▶ [PROMPT]: Up to and including the line bearing "Hoće li s rušenjem", output every line of the entries exactly as written, starting from the first; pictures stay out.

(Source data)
○ ○ ○

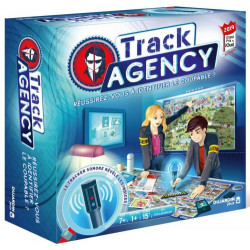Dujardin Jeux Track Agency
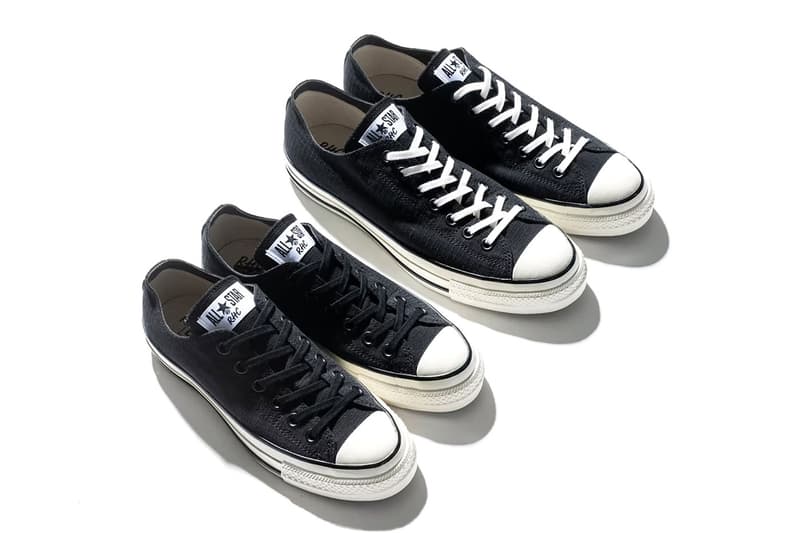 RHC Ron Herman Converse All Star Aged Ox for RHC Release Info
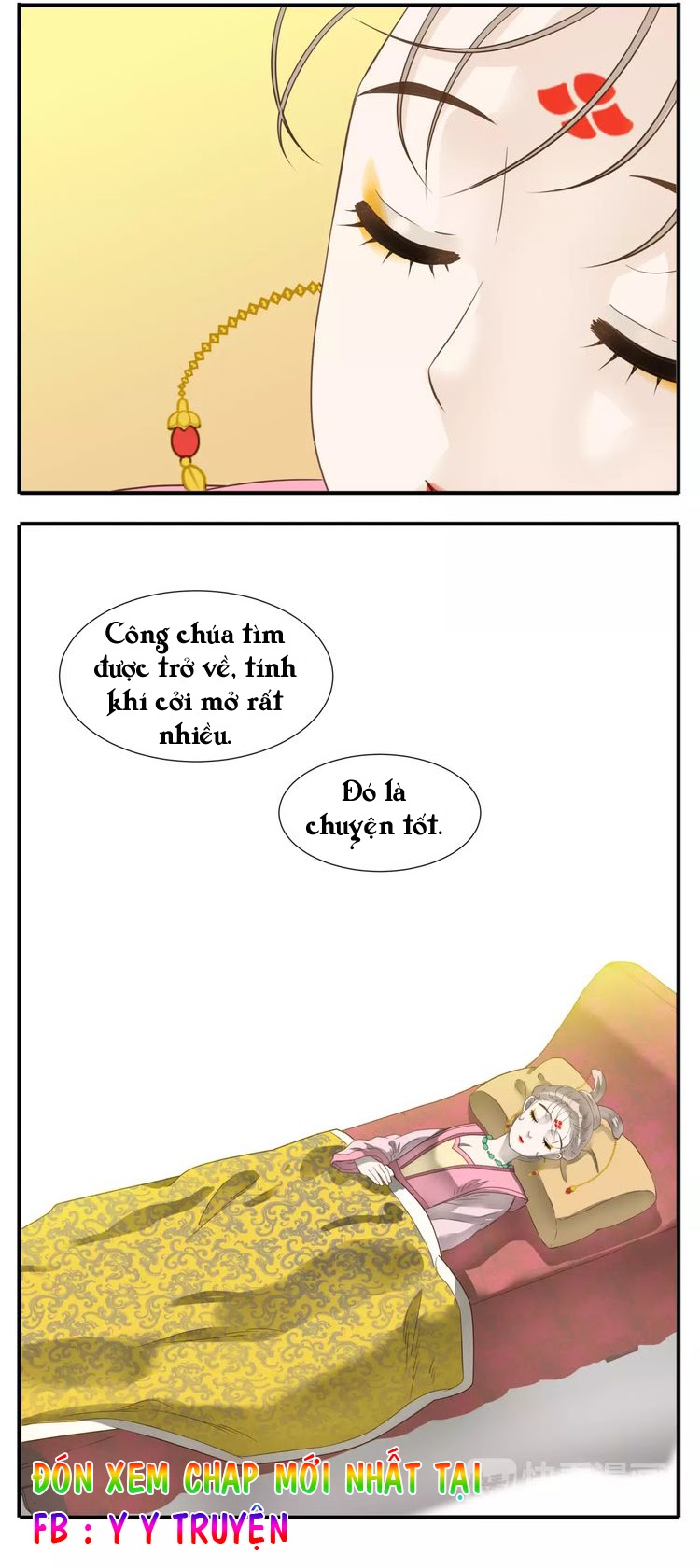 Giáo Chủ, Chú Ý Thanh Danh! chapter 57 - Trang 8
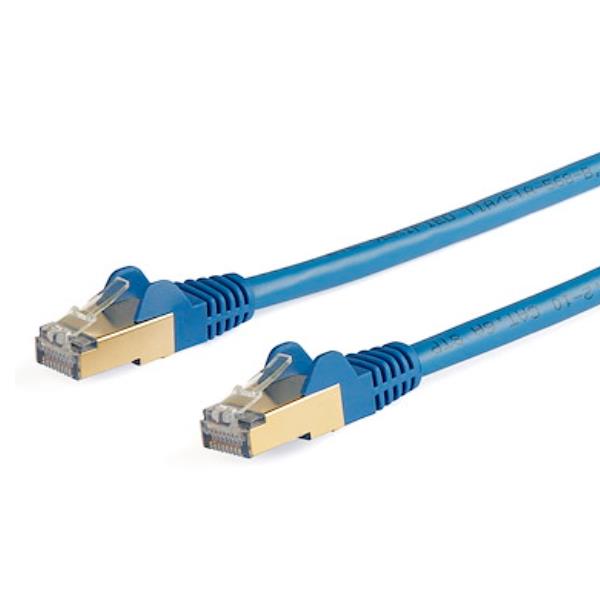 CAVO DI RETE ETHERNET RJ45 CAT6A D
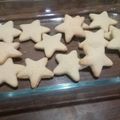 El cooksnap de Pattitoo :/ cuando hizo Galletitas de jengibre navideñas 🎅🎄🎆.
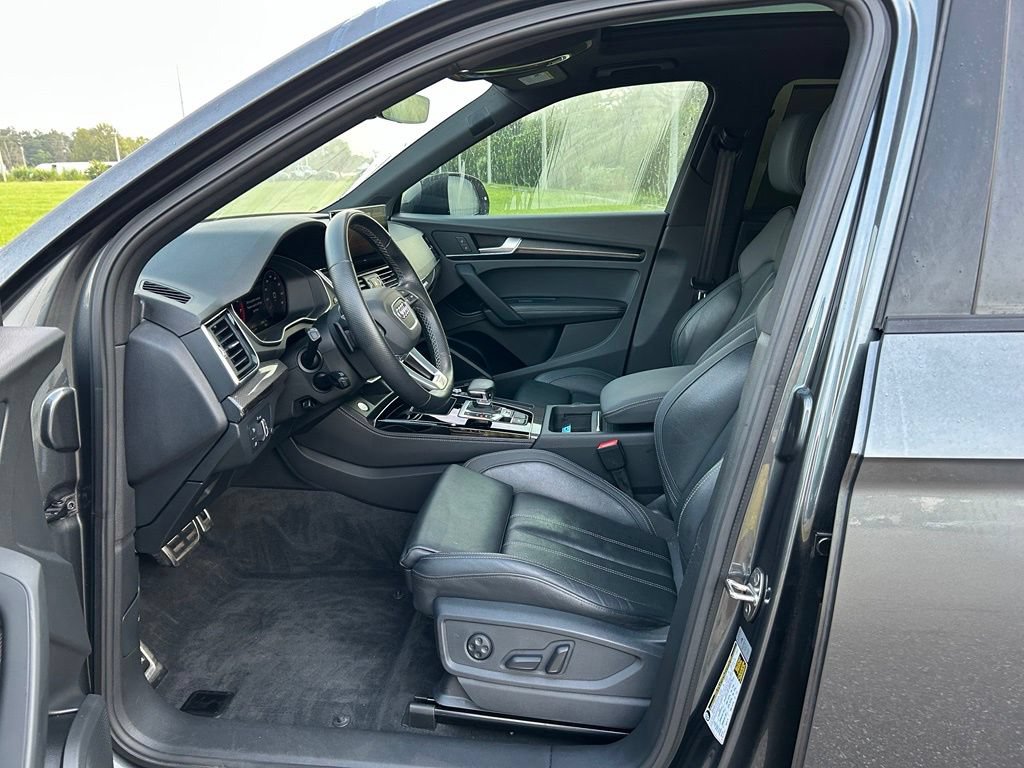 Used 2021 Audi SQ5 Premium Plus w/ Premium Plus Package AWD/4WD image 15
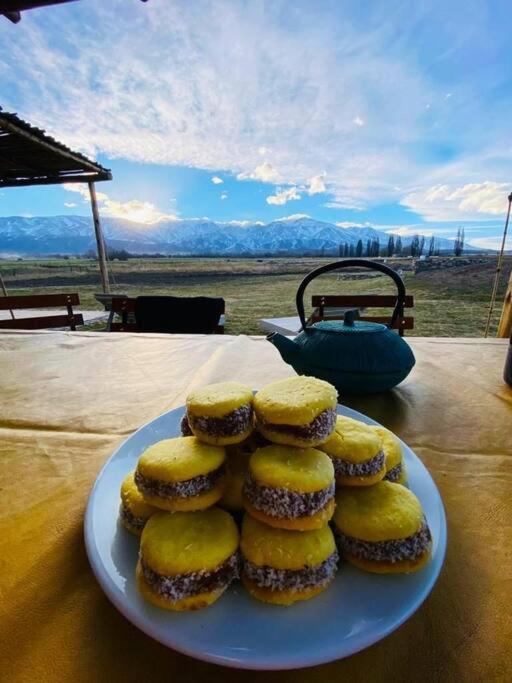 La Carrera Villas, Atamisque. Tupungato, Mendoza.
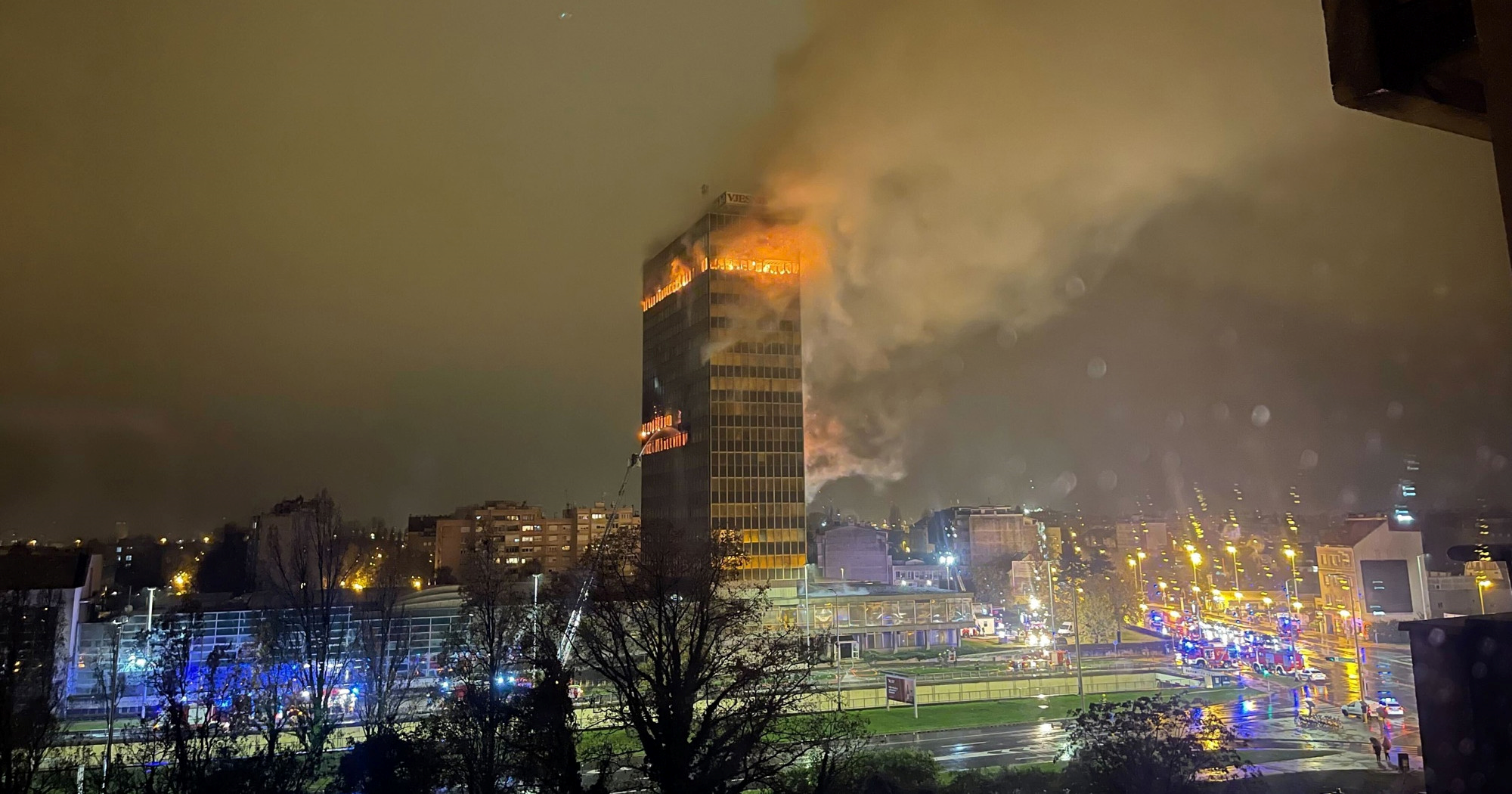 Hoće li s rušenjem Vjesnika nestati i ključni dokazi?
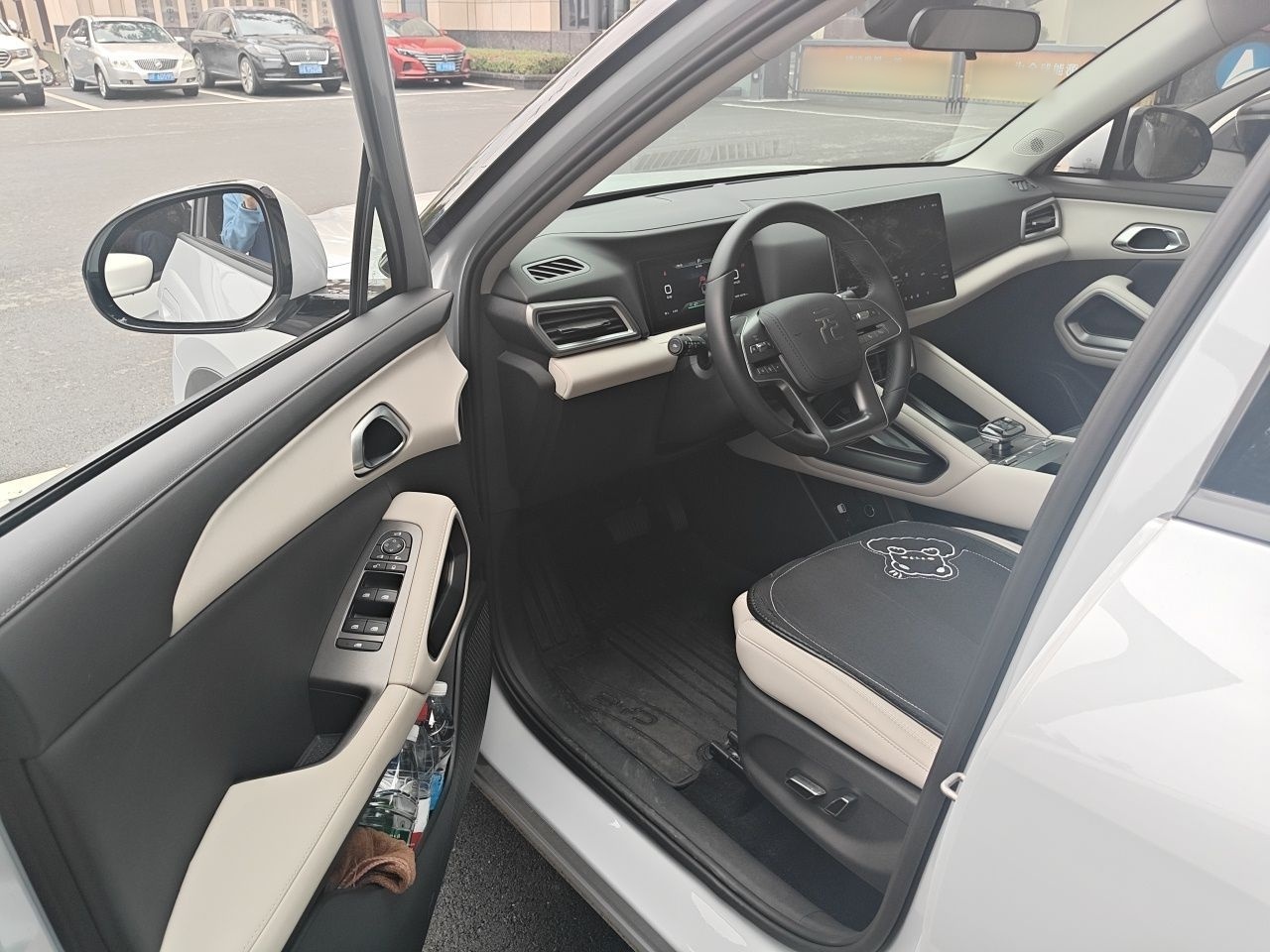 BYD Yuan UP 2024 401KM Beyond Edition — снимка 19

○ ○ ○

▶ [THE ANSWER]:
Dujardin Jeux Track Agency
 RHC Ron Herman Converse All Star Aged Ox for RHC Release Info
 Giáo Chủ, Chú Ý Thanh Danh! chapter 57 - Trang 8
 CAVO DI RETE ETHERNET RJ45 CAT6A D
 El cooksnap de Pattitoo :/ cuando hizo Galletitas de jengibre navideñas 🎅🎄🎆.
 Used 2021 Audi SQ5 Premium Plus w/ Premium Plus Package AWD/4WD image 15
 La Carrera Villas, Atamisque. Tupungato, Mendoza.
 Hoće li s rušenjem Vjesnika nestati i ključni dokazi?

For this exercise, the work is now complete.